Parles moi du processus créatif : comment naît une chanson ?
Pour créer une chanson à la Tsew the kid, je vais au studio je me pose avec un beat maker. Il me faut un clavier et à ce moment-là, je travaille avec les sonorités. Dès que l’instrument commence à prendre forme je commence à écrire. Sinon, j’aime bien parler au studio avec les gens qui m’entourent et c’est en parlant que je commence à avoir un thème qui se dessine. Et là je peux écrire en 30min comme en 1-2h.

Tu as signé sur le label Panenka Music. Qu’est-ce que cela t’apporte ?
Avant je faisais mes sons tout seul. J’enregistrais dans mon garage et j’avais déjà un début professionnel au niveau de l’enregistrement de mes sons. Panenka Music m’a apporté plus de moyen ce qui m’a permis de bosser et d’avoir une résonance plus élevée à l’échelle nationale comme les promos et les placements playlists par exemple.
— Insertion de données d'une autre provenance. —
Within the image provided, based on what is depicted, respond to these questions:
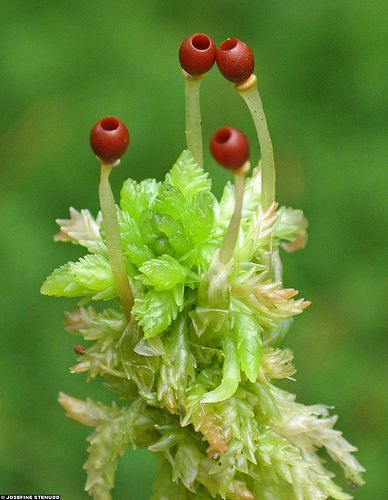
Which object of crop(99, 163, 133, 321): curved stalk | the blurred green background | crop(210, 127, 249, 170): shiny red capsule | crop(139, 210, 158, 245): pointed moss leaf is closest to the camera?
crop(210, 127, 249, 170): shiny red capsule

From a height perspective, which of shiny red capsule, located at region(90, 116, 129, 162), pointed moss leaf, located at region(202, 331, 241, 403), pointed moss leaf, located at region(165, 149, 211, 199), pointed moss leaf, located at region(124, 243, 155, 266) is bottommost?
pointed moss leaf, located at region(202, 331, 241, 403)

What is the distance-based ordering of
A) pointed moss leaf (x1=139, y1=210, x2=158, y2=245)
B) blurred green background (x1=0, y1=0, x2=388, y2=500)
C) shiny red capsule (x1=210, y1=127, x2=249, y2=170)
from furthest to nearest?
1. blurred green background (x1=0, y1=0, x2=388, y2=500)
2. pointed moss leaf (x1=139, y1=210, x2=158, y2=245)
3. shiny red capsule (x1=210, y1=127, x2=249, y2=170)

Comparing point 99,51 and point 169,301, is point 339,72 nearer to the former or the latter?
point 99,51

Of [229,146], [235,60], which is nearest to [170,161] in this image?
[235,60]

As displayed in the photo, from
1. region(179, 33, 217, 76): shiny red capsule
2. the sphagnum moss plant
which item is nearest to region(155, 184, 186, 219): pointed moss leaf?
the sphagnum moss plant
Tu es très présent sur les réseaux sociaux, tu t’es construit dessus justement. Quel rapport entretiens-tu avec internet ?
Je pense que internet et les réseaux sociaux sont aujourd’hui un outil essentiel pour garder le contact avec mes auditeurs. C’est une bonne chose d’avoir un lien avec ceux qui m’écoutent et ça m’a permis de construire une fan base solide. C’est aussi générationnel.

Après une mixtape, on pense forcément à l’album. C’est pour quand ?
Oui il y’aura un album mais je ne sais pas pour quand encore.
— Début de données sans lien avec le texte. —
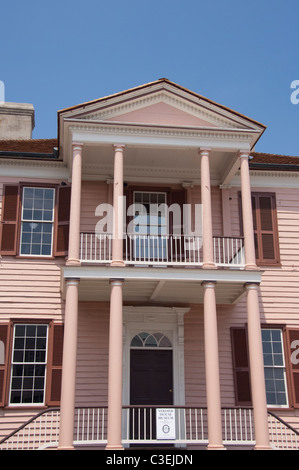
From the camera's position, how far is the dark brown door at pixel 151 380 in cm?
1355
Que représente la scène pour toi ?
La scène c’est le contact direct devant mon public. Il y’a pas d’écran c’est un échangé direct avec eux. Je leur donne et ils m’apportent aussi de l’énergie et de l’amour. Ça nous permet de se voir directement et pas par le biais des réseaux sociaux. J’aime beaucoup parler avec eux aussi après le show, pour qu’ils voient que je suis humain aussi comme eux.

Comment travailles-tu les morceaux pour les adapter au live ?
J’ai déjà fais une résidence. Et je fais des exercices vocaux. Il faut juste une prise d’assurance, c’est important et de l’expérience bien entendu.

Des concerts de prévus en France pour 2020 ? Et un concert à Madagascar serait envisageable un jour ?
Oui en 2020 j’ai une petite tournée qui débutera à Montpellier. Évidemment que j’envisage une date à Madagascar. Pas maintenant mais j’espère très vite. Peut-être l’année prochaine ou dans deux ans. Je sais que j’ai du public là-bas et ça me ferait énormément plaisir.

Que puis-je te souhaiter pour la suite de ta carrière ?
Garder les pieds sur terre, rester humble, rester authentique et que j’ai toujours de l’inspiration.